For the assay of inflammasome activation, BMDMs were primed with the ASEF (100 µg/mL) or LPS (1 µg/mL) for 3 h and treated with adenosine triphosphate (ATP, 5 mM; InvivoGen) with/without ASEF (100 µg/mL) or maltol for 1 h. The cellular supernatant (Sup) was harvested in a tube, and the cells were lysed with a lysis buffer containing a proteinase inhibitor cocktail. The lysate (Lys) was collected after centrifugation, and the remaining cell pellets were treated with suberic acid bis (2 mM, Sigma-Aldrich Co.) for 1 h. The cross-linked pellets (Pellet) were collected by centrifugation and then re-suspended in a loading dye buffer [
26].
5.5. Reverse Transcription Polymerase Chain Reaction (RT-PCR) and Quantitative Real-Time PCR (qPCR)

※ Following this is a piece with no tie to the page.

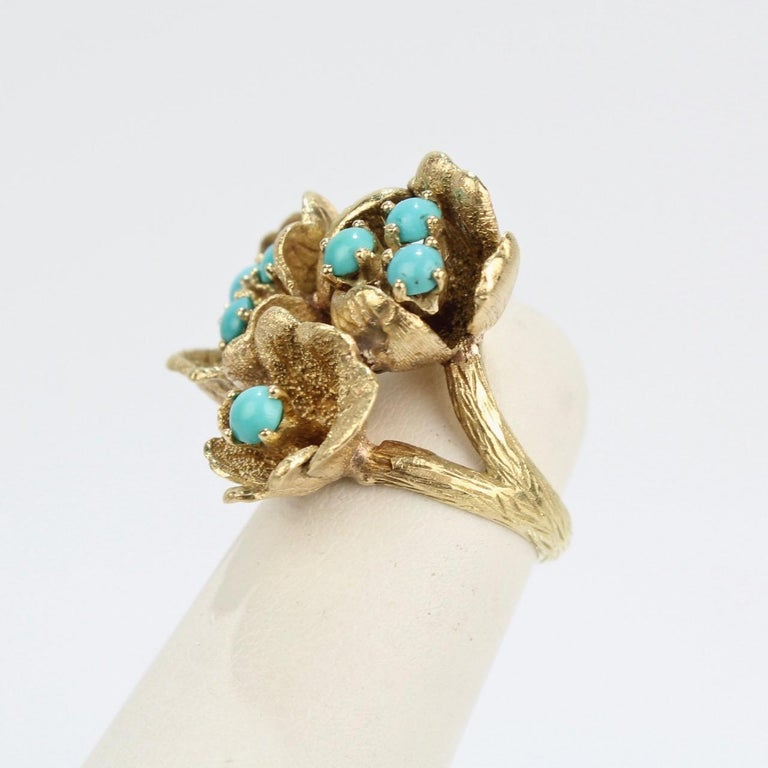 A fine J. Rossi 18K gold and turquoise ring with delicate gold flower blossoms.  The ring has textured gold that forms figural leaves, petals surrounding turquoise beads, and a 'twig' shank.   The posts holding the beads move just a little and allow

The total RNA was prepared with NucleoZOL (Macherey-Nagel Co., KG, Düren, Germany) and synthesized to complementary DNA (cDNA) by a synthesis kit (Enzynomics Inc., Daejeon, Republic of Korea). For RT-PCR, the transcripts were amplified using nTaq polymerase (Enzynomics) and a cycler (Thermo Fisher Scientific Inc. Grand Island, NY, USA). The band of PCR products was separated by agarose gel electrophoresis and visualized by staining with ethidium bromide. For qPCR, the transcripts were quantified using a PCR system (Eco Real-Time PCR, Illumina, San Diego, CA, USA) and an enzyme mixture containing SYBR Green (Enzynomics). The quantitation was normalized with a housekeeping gene (glyceraldehyde 3-phosphate dehydrogenase [GAPDH]). The gene-specific primers are provided in the
Supplementary Materials.
5.6. Western Blot Analysis
Samples of the cellular supernatant, lysate, or pellets were separated using a sodium dodecyl sulfate polyacrylamide gel electrophoresis (SDS-PAGE) using a gel running system (Bio-Rad Laboratories, Hercules, CA, USA). The gels were further transferred onto a polyvinylidene difluoride membrane (PVDF; GE Healthcare, Chicago, IL, USA). The membranes were soaked in skim milk (5%) and then probed with an anti-mouse IL-1β antibody (AF-401-NA, R&D Systems, Minneapolis, MN, USA), anti-NLRP3 antibody (AG-20B-0014-C100, AdipoGen Life Sciences, San Diego, CA, USA), anti-caspase-1 antibody (AG-20B-0042-C100, AdipoGen), or anti-actin antibody (sc-1615, Santa Cruz Biotechnology, Dallas, TX, USA) overnight at 4 °C. The membrane was further probed with secondary antibodies conjugated with horseradish peroxidase (HRP; sc-2020, sc-2005 or sc-2004, Santa Cruz Biotechnology) for 2 h and then analyzed under a chemiluminescence solution (AbFrontier, Seoul, Republic of Korea) and a chemiluminescence imaging system (EZ-Capture II, ATTO Technology, Tokyo, Japan).
5.7. Statistical Analysis
Statistical software (GraphPad Prism 6, San Diego, CA, CA) was used to perform analyses using the Mann–Whitney test or one-way ANOVA. The p-value is shown in the figures.